The dispute was over the employer top-up to that portion of the entitlement under Section 23 of the Employment Insurance Act, known as the parental or child care leave benefit. This benefit is available for the care of a newborn child or a newly adopted child. The leave may be taken by either parent, split by the parents or taken in conjunction with or in addition to the portion of the benefit available only to mothers.

For parents of either sex absent from employment to care for a newborn or newly adopted child, the Act allows for a total of 18 weeks of leave -- an initial two week waiting period, 10 weeks of benefit (maximum $413 per week) and an additional six weeks leave without pay. This is in addition to the leave and benefit granted only to women pregnant or recovering from childbirth.

The grievance arose from an application for parental leave filed in July 1997 by a male faculty member, in anticipation of the birth of his son. The mother of the child owns her own company and was thus not eligible to receive EI benefits of any kind. She nonetheless took a leave of absence for 10 weeks to recover after the birth. During this period the couple decided the father would take parental leave to care for their son, when the mother went back to work.

The father applied for 12 weeks leave to begin in early January 1998 and was told by his dean that as the biological father he could only take leave without pay, although he was eligible for EI benefits to a weekly maximum of $413 during that time.

On the other hand, adoptive fathers or mothers were entitled to the top up to employment insurance parental benefits -- 95 per cent of salary for 10 weeks.

The parental or child care leave benefit was introduced by Parliament subsequent to a previous discrimination ruling (Schacter v.
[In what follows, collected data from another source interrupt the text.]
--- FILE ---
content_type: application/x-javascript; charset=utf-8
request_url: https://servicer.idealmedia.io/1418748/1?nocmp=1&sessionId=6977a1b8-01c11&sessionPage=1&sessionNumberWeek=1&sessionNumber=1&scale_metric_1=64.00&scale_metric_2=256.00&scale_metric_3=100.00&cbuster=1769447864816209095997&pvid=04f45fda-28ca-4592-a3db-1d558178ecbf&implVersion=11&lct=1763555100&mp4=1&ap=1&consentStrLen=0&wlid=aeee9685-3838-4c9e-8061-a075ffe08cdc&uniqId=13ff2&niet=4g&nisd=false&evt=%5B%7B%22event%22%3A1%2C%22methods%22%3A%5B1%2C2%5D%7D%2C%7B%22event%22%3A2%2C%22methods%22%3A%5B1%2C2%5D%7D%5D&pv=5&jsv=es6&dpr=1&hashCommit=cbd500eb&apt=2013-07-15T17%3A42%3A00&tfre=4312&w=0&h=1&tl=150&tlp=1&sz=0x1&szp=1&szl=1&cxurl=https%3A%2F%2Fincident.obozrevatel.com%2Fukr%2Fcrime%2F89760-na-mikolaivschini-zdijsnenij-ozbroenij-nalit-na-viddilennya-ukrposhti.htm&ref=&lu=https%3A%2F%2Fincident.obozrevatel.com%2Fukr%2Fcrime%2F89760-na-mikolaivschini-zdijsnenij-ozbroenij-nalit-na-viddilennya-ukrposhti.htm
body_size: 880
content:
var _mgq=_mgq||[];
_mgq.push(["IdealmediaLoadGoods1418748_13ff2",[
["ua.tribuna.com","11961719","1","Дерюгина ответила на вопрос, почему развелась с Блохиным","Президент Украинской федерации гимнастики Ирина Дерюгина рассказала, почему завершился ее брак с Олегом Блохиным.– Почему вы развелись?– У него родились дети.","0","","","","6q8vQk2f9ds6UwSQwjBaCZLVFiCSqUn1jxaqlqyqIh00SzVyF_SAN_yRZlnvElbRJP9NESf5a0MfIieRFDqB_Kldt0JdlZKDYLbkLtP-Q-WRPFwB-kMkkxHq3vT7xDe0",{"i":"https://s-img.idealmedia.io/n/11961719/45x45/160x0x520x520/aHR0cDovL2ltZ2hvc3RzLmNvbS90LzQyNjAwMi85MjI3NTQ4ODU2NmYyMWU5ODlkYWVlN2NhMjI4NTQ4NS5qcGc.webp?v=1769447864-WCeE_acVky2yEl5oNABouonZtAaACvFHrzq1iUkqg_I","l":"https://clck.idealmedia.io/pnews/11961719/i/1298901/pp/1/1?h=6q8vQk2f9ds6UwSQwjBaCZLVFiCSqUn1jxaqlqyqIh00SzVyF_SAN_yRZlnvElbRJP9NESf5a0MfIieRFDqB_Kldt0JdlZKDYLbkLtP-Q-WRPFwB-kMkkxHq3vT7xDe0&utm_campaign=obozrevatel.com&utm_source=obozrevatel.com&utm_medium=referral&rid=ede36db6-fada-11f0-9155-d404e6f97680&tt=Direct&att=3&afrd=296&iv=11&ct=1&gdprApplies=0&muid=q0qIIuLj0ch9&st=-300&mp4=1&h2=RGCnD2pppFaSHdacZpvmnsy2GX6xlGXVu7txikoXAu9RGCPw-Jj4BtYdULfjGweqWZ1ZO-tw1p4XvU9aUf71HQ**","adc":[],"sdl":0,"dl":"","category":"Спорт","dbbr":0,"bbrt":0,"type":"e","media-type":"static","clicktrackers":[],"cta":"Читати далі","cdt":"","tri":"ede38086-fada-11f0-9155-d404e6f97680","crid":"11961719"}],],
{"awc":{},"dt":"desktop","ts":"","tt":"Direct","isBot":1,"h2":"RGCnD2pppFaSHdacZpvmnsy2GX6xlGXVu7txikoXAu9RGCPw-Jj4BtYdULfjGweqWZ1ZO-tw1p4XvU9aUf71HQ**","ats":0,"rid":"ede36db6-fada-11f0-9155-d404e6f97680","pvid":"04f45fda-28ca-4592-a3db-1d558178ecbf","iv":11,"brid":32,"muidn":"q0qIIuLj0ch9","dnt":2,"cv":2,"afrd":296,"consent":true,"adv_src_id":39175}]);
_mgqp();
Canada, 52 D.L.R. 1988; also CHR vol. 9, D/5320; upheld in 66 D.L.R. 1990 by the federal Court of Appeal) which ruled that the there-to-fore UIC provision discriminated against fathers absent from work to share in the care of newborn children.

Subsequent to the change in legislation, many employers made the corresponding changes to their own policies.

Neighbouring Carleton University provides supplementary benefits to any employee receiving benefit under the EI Act for the full period during which they are entitled to EI benefits, including the waiting period.

The University of Ottawa made no changes pursuant to either the Schacter decision or the federal change in legislation. The university argued instead there is no discrimination in providing parental leave top-up benefits only to mothers and to adoptive parents of either sex, but not to biological fathers.

This is the first case to come before either the courts or an arbitrator examining the rights of fathers to parental leaves and benefits since the Schacter decision in 1988 which contributed to the change in federal EI (UI) legislation at that time. Given recent interest in policies on work and family and given also continued concern over the manner in which persistent career barriers to mothers are exacerbated by stereotypical attitudes towards fathers, this case is expected to be of broad social interest. The harm to the grievor's family in this case would have been that the mother would have been forced to assume sole care of their child and thus suffered considerable career disadvantage as a result.

Although the question asked of the arbitrator specifically referred to discrimination between biological and adoptive fathers on the prohibited grounds of family status, the arbitrator found there to be discrimination on grounds of both family status and sex between biological fathers, adoptive parents of either sex and biological mothers.

According to the wishes of the parties, remedy is left in their hands. The arbitrator remains seized of the case should the parties fail to find a mutually acceptable remedy.